Ho fatto un presepe immaginario.

Le statuine principali sono africane, a loro protezione il pastore piemontese Gelindo. Ho messo accanto al bambinello anche un’ape, perché se viene annientata quella specie, si estingue il genere umano; una farfalla come segno della continua trasformazione e della bellezza leggera; una lucertola figlia della calura estiva.

Ho sostituito i ricchi re Magi con una fila di giovani, che offrono aria pulita e amore contro l’odio, e di donne e uomini con le braccia incrociate che chiedono lavoro e solidarietà. Li segue un figurante come filosofo che racchiude tra le sue mani la saggezza e la conoscenza. Un cane e un gatto sono i miei amici sensitivi di sempre.

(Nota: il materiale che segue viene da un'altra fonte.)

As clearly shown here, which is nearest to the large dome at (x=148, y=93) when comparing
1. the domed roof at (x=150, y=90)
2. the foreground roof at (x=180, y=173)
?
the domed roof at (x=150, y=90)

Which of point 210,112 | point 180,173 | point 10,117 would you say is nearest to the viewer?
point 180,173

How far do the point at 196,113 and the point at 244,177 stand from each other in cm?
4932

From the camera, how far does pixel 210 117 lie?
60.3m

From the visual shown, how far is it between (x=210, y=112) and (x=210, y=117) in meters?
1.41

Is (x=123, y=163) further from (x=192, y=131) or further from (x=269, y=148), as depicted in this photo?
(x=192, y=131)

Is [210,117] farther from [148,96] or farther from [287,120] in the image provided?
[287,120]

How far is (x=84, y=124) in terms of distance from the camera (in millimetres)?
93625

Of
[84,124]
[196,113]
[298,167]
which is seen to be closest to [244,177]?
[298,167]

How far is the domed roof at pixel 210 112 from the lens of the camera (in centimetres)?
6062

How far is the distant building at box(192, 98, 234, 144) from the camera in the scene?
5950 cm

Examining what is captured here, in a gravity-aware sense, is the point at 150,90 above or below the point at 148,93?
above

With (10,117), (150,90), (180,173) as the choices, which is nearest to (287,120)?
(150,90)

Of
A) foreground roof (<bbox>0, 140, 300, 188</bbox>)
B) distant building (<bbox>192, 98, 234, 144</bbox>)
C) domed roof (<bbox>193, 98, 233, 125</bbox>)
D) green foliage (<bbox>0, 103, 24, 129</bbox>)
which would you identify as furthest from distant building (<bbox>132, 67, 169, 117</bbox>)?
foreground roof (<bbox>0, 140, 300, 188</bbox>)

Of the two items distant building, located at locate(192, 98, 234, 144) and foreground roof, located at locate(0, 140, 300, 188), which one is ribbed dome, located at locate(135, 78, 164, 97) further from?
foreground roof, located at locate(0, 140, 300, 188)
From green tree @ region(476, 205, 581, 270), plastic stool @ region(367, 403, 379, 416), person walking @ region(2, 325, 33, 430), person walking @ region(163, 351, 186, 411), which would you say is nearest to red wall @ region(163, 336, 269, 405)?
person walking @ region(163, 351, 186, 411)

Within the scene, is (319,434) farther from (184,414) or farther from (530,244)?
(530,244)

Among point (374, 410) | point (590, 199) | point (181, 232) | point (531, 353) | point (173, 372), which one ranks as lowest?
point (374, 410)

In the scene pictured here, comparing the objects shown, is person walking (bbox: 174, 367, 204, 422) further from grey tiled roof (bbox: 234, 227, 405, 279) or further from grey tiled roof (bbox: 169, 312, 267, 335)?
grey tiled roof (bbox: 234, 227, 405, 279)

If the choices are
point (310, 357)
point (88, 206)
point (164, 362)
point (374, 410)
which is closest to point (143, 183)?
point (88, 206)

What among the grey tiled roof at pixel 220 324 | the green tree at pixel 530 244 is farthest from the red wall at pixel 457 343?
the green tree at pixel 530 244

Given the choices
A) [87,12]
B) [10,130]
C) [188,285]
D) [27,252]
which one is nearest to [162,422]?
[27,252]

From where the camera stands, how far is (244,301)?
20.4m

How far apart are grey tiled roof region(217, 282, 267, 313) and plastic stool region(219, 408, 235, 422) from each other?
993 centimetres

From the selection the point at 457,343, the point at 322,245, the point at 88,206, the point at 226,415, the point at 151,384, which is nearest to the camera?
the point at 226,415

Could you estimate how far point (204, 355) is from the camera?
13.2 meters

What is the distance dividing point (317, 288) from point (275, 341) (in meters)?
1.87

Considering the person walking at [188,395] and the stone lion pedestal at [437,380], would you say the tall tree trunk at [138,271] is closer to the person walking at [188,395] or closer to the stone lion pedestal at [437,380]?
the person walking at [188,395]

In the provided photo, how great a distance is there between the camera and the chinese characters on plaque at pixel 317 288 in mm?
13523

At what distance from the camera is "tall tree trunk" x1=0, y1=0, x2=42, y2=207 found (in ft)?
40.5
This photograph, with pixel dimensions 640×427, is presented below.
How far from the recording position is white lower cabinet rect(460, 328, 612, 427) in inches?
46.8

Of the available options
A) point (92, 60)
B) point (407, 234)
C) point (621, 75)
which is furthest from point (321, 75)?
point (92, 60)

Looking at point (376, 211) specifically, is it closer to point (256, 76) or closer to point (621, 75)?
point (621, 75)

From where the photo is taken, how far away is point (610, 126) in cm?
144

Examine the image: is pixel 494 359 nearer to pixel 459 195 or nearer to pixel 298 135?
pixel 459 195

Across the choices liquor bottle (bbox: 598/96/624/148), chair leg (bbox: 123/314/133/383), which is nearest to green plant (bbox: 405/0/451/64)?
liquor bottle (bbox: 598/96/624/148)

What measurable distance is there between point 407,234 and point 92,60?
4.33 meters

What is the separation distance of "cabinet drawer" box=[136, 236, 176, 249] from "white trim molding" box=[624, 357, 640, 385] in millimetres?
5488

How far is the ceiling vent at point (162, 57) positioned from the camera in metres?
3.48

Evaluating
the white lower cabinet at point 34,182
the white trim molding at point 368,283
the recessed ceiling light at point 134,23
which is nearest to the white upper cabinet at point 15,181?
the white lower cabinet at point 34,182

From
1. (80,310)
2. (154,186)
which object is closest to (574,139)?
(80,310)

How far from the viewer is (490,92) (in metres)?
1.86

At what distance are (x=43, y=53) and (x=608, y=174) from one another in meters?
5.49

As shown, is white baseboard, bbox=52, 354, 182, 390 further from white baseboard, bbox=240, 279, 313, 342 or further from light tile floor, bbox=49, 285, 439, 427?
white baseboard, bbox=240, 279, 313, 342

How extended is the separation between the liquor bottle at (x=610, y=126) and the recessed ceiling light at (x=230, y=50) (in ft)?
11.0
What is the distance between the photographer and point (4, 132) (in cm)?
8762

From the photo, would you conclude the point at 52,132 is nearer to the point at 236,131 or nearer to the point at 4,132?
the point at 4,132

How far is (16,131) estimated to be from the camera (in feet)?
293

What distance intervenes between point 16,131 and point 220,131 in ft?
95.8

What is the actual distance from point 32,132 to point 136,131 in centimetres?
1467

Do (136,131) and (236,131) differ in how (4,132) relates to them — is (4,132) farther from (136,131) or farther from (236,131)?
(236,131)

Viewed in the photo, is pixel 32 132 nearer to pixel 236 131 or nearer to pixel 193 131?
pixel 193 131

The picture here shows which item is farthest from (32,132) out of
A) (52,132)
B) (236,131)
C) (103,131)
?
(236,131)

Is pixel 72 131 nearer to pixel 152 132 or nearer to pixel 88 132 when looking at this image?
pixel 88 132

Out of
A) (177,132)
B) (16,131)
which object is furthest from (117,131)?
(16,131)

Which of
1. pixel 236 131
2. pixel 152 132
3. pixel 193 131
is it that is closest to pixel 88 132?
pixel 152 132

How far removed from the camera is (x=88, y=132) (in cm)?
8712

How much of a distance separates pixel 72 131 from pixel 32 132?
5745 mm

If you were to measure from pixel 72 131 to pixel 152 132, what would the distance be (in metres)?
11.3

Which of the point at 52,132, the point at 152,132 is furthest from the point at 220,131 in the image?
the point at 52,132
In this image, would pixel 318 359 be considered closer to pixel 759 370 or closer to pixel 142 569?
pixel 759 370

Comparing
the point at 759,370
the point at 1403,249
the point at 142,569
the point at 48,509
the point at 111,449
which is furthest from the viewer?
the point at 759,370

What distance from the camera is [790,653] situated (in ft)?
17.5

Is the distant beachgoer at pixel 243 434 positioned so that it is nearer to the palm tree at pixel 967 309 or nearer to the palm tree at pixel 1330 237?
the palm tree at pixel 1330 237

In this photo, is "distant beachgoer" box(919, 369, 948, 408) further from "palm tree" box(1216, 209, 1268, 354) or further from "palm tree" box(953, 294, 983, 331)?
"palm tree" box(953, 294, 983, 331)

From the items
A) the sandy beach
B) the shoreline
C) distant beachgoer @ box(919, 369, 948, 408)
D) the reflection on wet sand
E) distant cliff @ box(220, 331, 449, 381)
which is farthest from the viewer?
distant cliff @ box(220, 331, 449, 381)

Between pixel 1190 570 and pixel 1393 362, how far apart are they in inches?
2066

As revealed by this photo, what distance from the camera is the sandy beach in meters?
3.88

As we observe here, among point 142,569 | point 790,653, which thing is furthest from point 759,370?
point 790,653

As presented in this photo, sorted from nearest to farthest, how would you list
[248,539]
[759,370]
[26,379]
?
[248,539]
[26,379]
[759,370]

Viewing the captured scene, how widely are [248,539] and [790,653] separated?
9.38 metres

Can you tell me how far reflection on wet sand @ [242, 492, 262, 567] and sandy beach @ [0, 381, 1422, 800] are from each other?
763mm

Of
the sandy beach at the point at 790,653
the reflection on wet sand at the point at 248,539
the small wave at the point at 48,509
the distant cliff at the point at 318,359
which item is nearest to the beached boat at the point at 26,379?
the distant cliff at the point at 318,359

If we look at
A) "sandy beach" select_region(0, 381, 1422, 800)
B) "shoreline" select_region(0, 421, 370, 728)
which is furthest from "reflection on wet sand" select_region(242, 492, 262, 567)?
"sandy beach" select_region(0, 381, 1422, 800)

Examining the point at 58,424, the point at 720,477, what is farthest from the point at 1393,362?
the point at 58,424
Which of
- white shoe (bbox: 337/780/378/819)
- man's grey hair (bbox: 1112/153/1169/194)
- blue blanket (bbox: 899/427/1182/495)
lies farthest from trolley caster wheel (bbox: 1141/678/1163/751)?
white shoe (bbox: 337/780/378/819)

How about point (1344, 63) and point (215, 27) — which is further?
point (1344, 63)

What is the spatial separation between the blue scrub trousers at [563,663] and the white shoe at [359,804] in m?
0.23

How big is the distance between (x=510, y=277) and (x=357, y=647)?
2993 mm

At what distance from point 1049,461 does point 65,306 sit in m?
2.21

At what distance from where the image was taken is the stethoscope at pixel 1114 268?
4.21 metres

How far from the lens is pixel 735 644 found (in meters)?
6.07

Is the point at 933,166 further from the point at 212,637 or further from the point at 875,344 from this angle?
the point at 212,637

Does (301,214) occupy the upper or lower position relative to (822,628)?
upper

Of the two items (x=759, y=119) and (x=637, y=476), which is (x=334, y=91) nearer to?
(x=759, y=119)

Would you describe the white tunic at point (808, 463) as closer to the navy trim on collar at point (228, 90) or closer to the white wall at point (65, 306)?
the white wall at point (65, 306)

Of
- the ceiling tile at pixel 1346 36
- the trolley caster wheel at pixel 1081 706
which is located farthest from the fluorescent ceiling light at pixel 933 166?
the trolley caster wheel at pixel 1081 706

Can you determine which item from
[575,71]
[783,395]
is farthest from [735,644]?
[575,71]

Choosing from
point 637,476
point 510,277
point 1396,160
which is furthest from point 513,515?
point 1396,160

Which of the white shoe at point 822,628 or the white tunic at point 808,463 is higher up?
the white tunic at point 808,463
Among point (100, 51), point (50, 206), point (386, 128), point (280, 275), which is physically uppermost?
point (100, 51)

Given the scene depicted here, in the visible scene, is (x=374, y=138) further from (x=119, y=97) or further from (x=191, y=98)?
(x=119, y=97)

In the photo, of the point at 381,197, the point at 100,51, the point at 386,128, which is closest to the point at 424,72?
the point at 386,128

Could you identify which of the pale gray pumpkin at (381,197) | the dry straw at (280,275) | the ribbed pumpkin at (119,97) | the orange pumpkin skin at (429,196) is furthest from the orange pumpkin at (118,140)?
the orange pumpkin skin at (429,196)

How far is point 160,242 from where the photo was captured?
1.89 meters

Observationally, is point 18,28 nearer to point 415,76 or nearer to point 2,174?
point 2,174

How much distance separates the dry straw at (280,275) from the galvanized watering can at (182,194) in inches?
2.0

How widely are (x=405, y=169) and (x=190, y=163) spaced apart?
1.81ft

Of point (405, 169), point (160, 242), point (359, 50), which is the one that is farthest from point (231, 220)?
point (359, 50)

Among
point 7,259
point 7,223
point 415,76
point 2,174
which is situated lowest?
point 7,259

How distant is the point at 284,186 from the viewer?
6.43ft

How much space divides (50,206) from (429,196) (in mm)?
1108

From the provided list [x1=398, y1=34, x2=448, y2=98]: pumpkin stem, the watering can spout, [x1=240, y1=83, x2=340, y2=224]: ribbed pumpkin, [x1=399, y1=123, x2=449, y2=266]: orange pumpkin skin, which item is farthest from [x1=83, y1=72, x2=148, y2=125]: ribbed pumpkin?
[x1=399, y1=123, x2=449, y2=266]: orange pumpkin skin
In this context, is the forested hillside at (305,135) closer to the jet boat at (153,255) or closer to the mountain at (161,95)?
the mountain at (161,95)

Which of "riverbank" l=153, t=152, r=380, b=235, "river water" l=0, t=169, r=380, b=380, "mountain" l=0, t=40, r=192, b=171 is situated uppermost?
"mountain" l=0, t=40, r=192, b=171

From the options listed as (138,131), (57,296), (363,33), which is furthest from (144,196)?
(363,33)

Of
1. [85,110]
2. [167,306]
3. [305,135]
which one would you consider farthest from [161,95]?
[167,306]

Ho messo piante a formare una piccola foresta e, invece, della cometa, la colomba bianca della pace. Una luna piena  protegge la capanna (che potrebbe anche essere una baracca) tra mistero e poesia.

C’è anche la riproduzione dell’incredibile foto-augurio firmato dal geniale Banksy: un clochard sulla slitta di Babbo Natale trainato dalle renne verso il cielo, quella slitta che non è riuscito a prendere Mohamed, morto carbonizzato ad Asti in un edificio abbandonato.

Così ho rinnovato il rito del Bambin Gesù tra guerre, sofferenze, ingiustizie, ma anche con speranze e nuovi processi.

Non affoghiamo nel mare di indifferenza e facciamo la nostra parte per rendere migliore la nostra vita e quella egli altri.